TOKYO 2020: Experts reveal the meaning behind the victory bouquets 

  • The Tokyo 2020 mascots

At the Tokyo 2020 Olympics and Paralympics medalists are awarded with a victory bouquet and Interflora reveal the deeper meaning behind the chosen flowers.

All of the flowers used for the bouquets for Tokyo 2020 are grown mainly in areas affected by the Great East Japan Earthquake in 2011 and the Olympic and Paralympic games present a vital opportunity to promote these areas to a worldwide audience. There will be over 5,000 victory bouquets presented to medalists from all over the world throughout the Olympic and Paralympic games and photographs of them will stay alive in the hands of winning athletes forever.

Additionally, each bouquet will include either the Olympic or Paralympic mascot, a token or keepsake athletes can take home with them long after they keep their bouquets.

The meaning behind each flower

Vicky Salmon, head florist at Interflora comments, 'The beautiful bouquets being presented to the medalists at Tokyo 2020 have a deeper meaning and have been chosen carefully by the Olympic organisers in Japan. The victory bouquets include eustomas and Solomon’s seals which have been grown in Fukushima, sunflowers from Miyagi, gentians from Iwate, and aspidistras from Tokyo. The organisers have also spent time on the arrangement itself, with all flowers being arranged in a balanced way so each of the flowers can be seen from whichever angle the athletes hold them at during their celebrations.

The flowers have been cut with shorter stems and sit within a small bag of water in gel form to keep them fresh for as long as possible. This method should allow the flowers to stay beautiful for around 7 days.'

According to the Olympic committee, the Japanese organisers have chosen each flower for a specific reason:

The eustomas have been grown and produced in the prefecture of Fukushima, which was drastically affected by the Great East Japan Earthquake and subsequent nuclear disaster. After the agricultural industry was halted and destroyed Fukushima established a non-profit organisation to grow flowers in a bid to fuel the hope of recovery.
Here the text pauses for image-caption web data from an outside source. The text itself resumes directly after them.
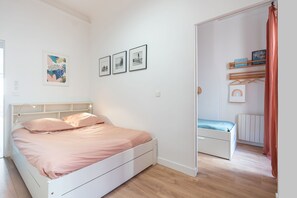 3 Schlafzimmer, Bügeleisen/Bügelbrett, WLAN, Bettwäsche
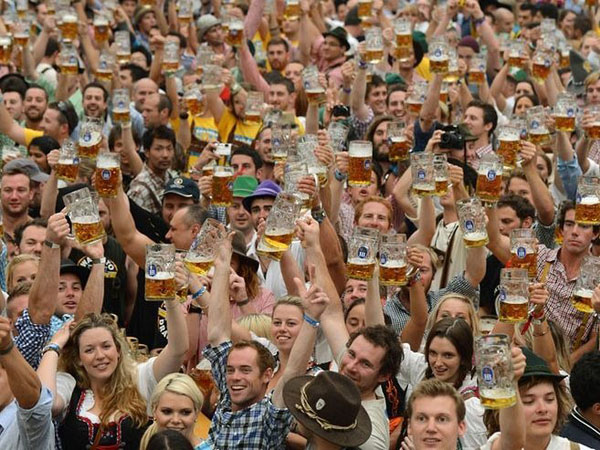 Oktoberfest attracts one million visitor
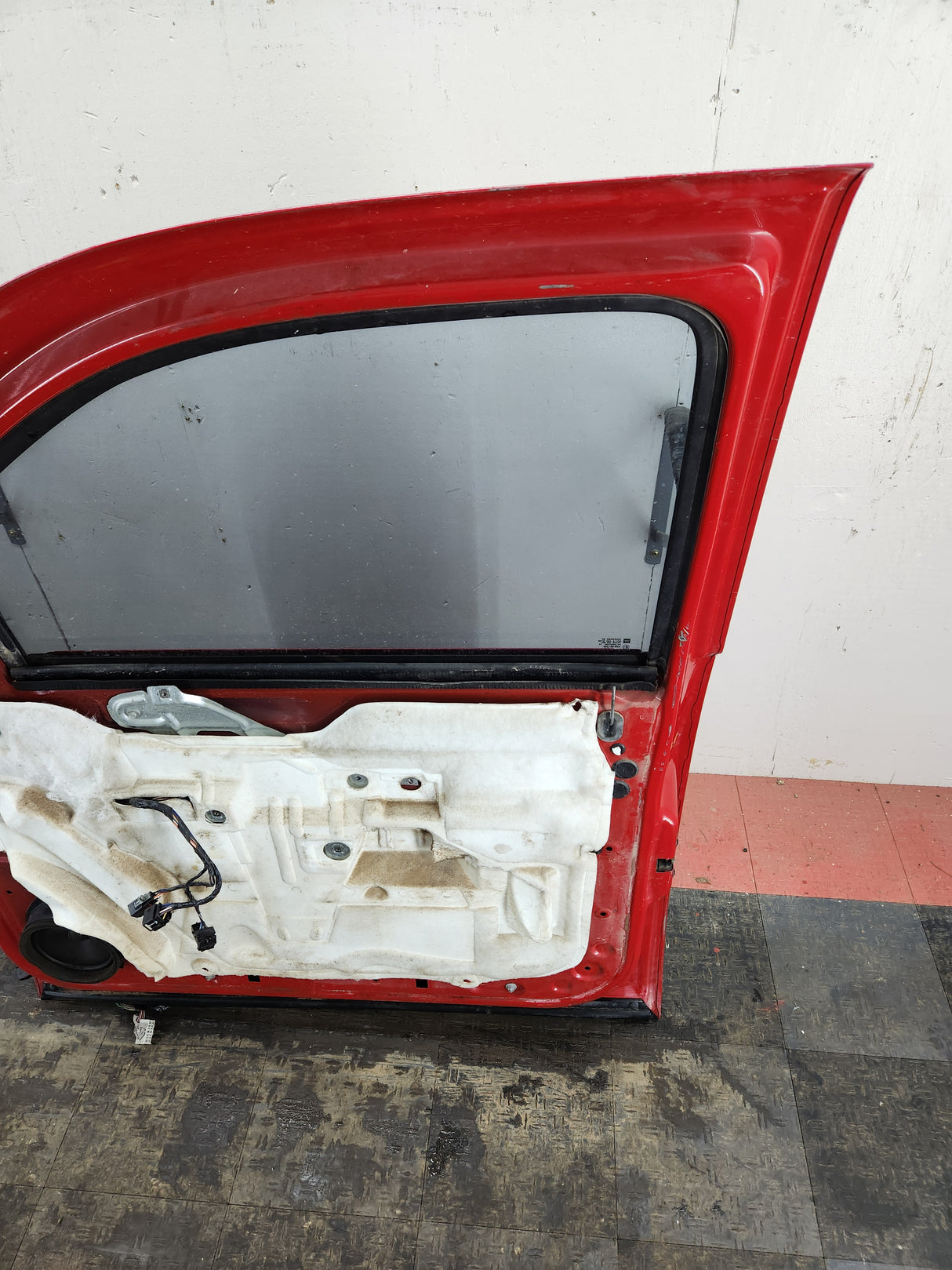 2007-2013 Chevrolet Silverado / GMC Sierra 1500 2500 3500 HD RH Front Passenger Side Door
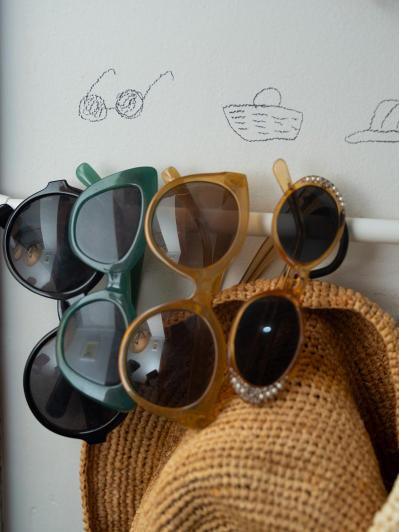 住まいのサイズダウンで家具も半分に！ 家族のモノに包まれた温もりのある「ひとり暮らし」イラストレーター 本田葉子さん（サムネイル画像6）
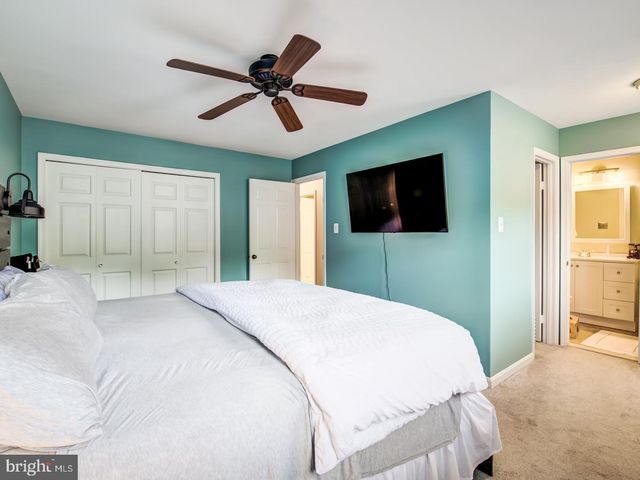 7112 LAKE COVE DR, Alexandria, VA 22315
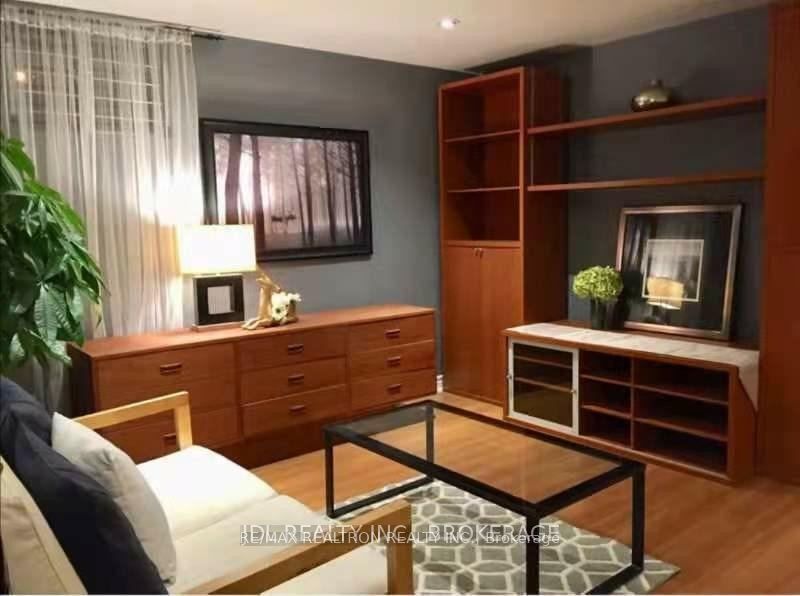 2 Greyhound Drive Bsmt, Toronto, ON M2H 1K3 photo 4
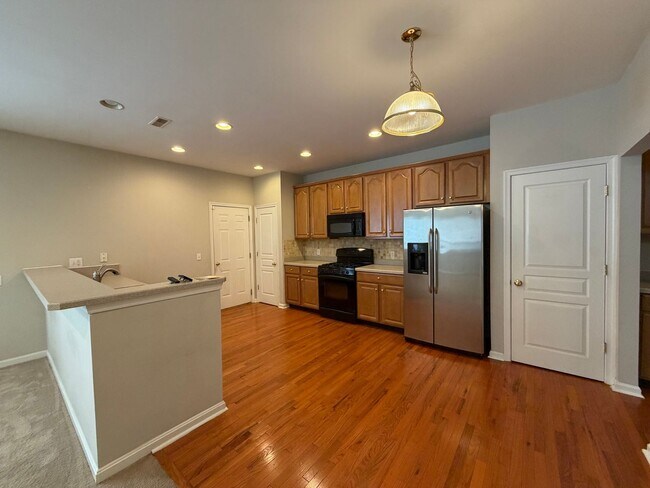 Building Photo - COMING SOON 8/8 | Spacious 3-Bedroom Townhome in Desirable Windsor Ridge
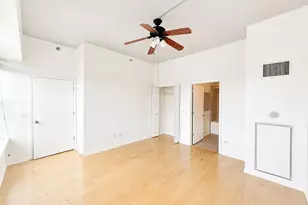 1122 W Catalpa Ave, Chicago, IL 60640 - Photo 15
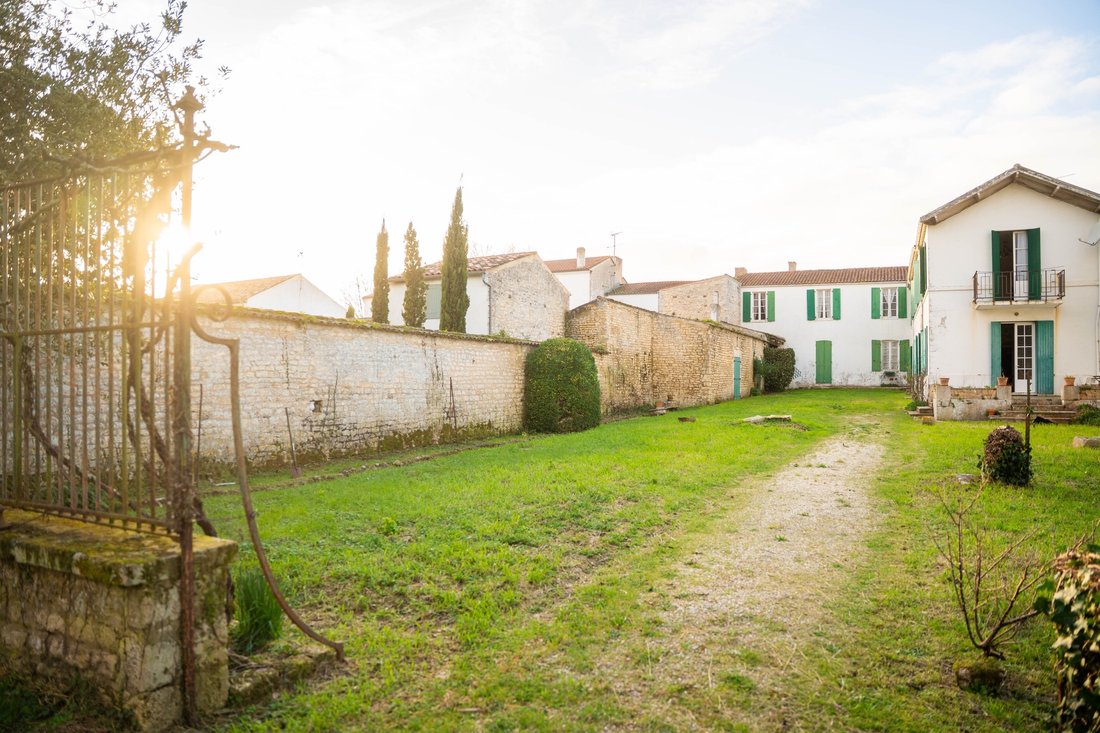 House in Saint-Pierre-d'Oléron, Nouvelle-Aquitaine, France 2 - 17447258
The sunflowers used have been grown in Miyagi. Parents who lost children to the earthquake returned to the area to plant sunflowers on the hill where children sought safety from the tsunami. As such the hill becomes covered with sunflowers every year and the yellow flower has become a symbol for the people of Miyagi who were affected by the disaster in 2011.

Iwate Prefecture is widely known for its production of gentians, which make up the third flower included in the bouquet. Over half of the gentians produced in Japan come from Iwate, making it synonymous with the region, additionally, its Indigo blue colour is the same as the Tokyo 2020 Games emblem making it even more symbolic for the games.

Finally, aspidistras make up the final flower in the bouquet. These flowers have been grown in the host city of Tokyo and place the home of the 2020 Olympics right into the hands of the athletes who succeed there.

The Tokyo 2020 mascots 

Both the Olympic and Paralympic mascots have also been included in the bouquets, with medalists receiving a small version of them attached to the victory flowers.

The Olympic mascot MIRAITOWA has been chosen to represent both Japans tradition and its future. The name is based on the Japanese words "mirai", meaning “future”, and "towa", meaning “eternity”.

The Paralympic mascot has been chosen due to its representation of strength. The name SOMEITY comes from "Someiyoshino" — a popular type of cherry blossom — and the phrase "so mighty". SOMEITY can show enormous mental and physical strength, representing Paralympic athletes who overcome obstacles and redefine the boundaries of possibility.